The typefaces of Delhi

Delhi occupies a significant place in the book. Familiar landmarks like the wooden sign at Wenger’s in Connaught Place, the lettering of Shri Ram Centre in Mandi House and the Art Deco neon sign of Imperial Cinema in Paharganj all appear in its pages. 

Despite having lived in the city for years, Saxena feels she has only scratched the surface of documenting Delhi’s typography. One aspect of Delhi’s typography that particularly interests her is how official buildings and institutions communicate identity through lettering. Colonial-era monuments feature engraved serif lettering, while post-Independence architecture embraced modernist and industrial styles. Saxena points to Shri Ram Centre as an example of how functional lettering became part of the visual language of the newly independent nation.

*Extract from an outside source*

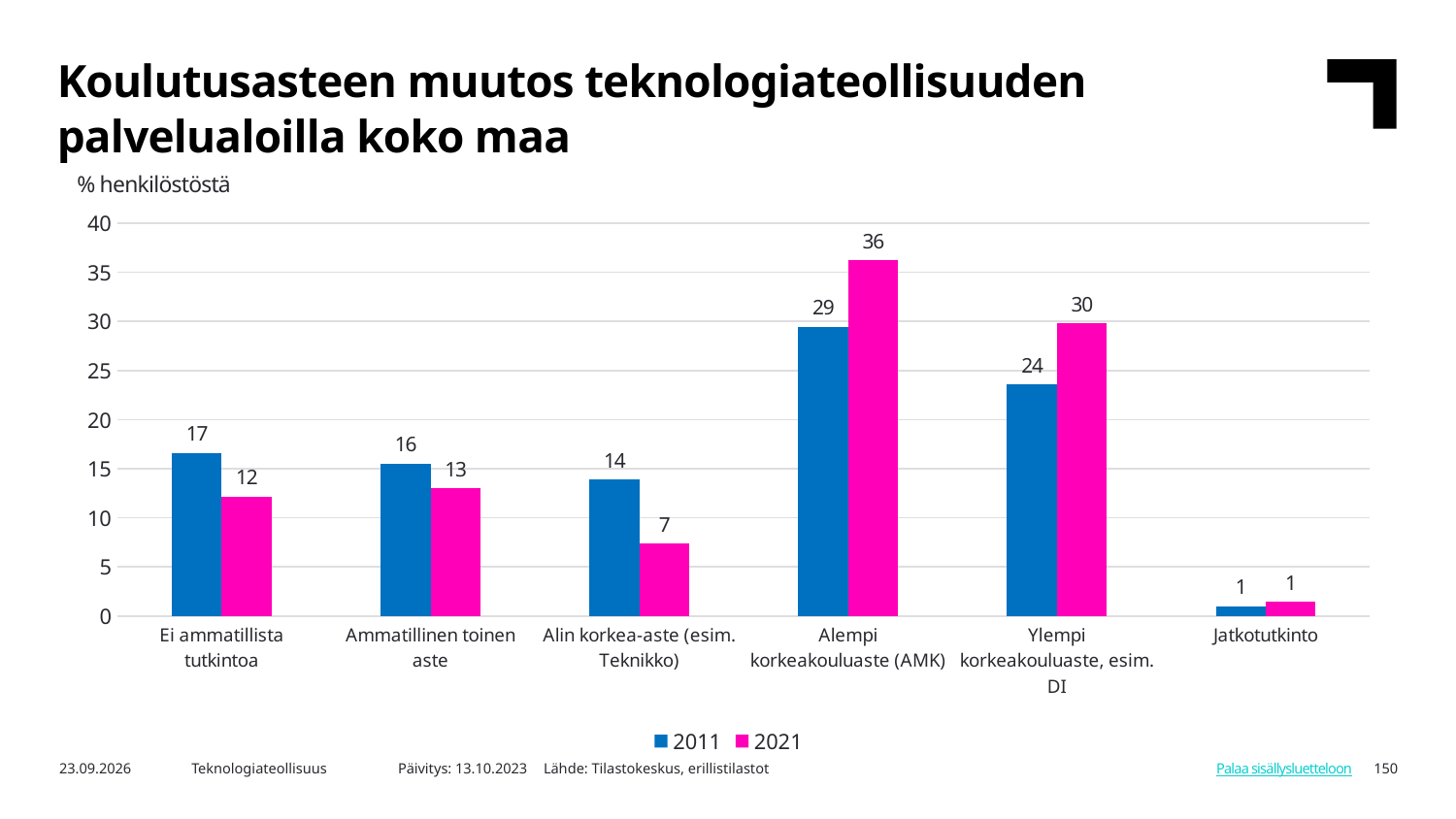
What kind of chart is shown on the slide? bar chart What is the 2011 value for Ylempi korkeakouluaste, esim. DI? 24 What is the 2021 value for Alin korkea-aste (esim. Teknikko)? 7 How many series does the legend list? 2 What is the difference between the 2021 and 2011 values for Alempi korkeakouluaste (AMK)? 7 How many categories are shown on the x axis? 6 What unit is indicated above the chart for the values? % henkilöstöstä Which category has the lowest 2011 value? Jatkotutkinto Which is larger for Ei ammatillista tutkintoa, the 2011 value or the 2021 value? 2011 Which category has the highest 2021 value? Alempi korkeakouluaste (AMK) What is the 2021 value for Alempi korkeakouluaste (AMK)? 36 Is the 2021 value for Ylempi korkeakouluaste, esim. DI greater or less than 25? greater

Delhi’s multicultural population too shapes its signage culture. “In Delhi, you see Hindi, Punjabi, English, Urdu. You don't always see all four, and you see combinations thereof,” she says. In neighbourhoods like Paharganj, she notes, eateries and shops often feature several Indian and foreign scripts to appeal to travellers arriving from the nearby railway station. Languages like Korean and Hebrew also appear on some signboards catering to tourists and international visitors.

But Delhi is rapidly changing, which means older signs disappear constantly. Saxena recalls feeling emotional when Paras Cinema in Nehru Place replaced its original signage during redevelopment. “I used to really love that sign,” she says. She also points to older wayfinding signs in Lodhi Colony and traditional shop signs in areas like Kashmiri Gate being replaced by printed flex boards.

Reading the city differently

Saxena hopes to create a growing archive of India’s visual culture while encouraging people to notice the typography around them more closely. She regularly conducts type walks, guiding groups through city streets and decoding the stories hidden within signs and lettering.

“These are ways for me to start a conversation about something that I care about,” she says. “It just makes you more curious about what the world around you is like and expands our view of how we see the city—with a fresh point of view.”

Now, as she continues organising photographs from older archives and recent travels, Saxena is preparing for future documentation journeys to places like  Bhubaneshwar, South Goa, Coimbatore and Meerut, along with more zines and updates to her online archive, while also planning a more thorough exploration of Delhi’s streets in search of the city’s disappearing signs.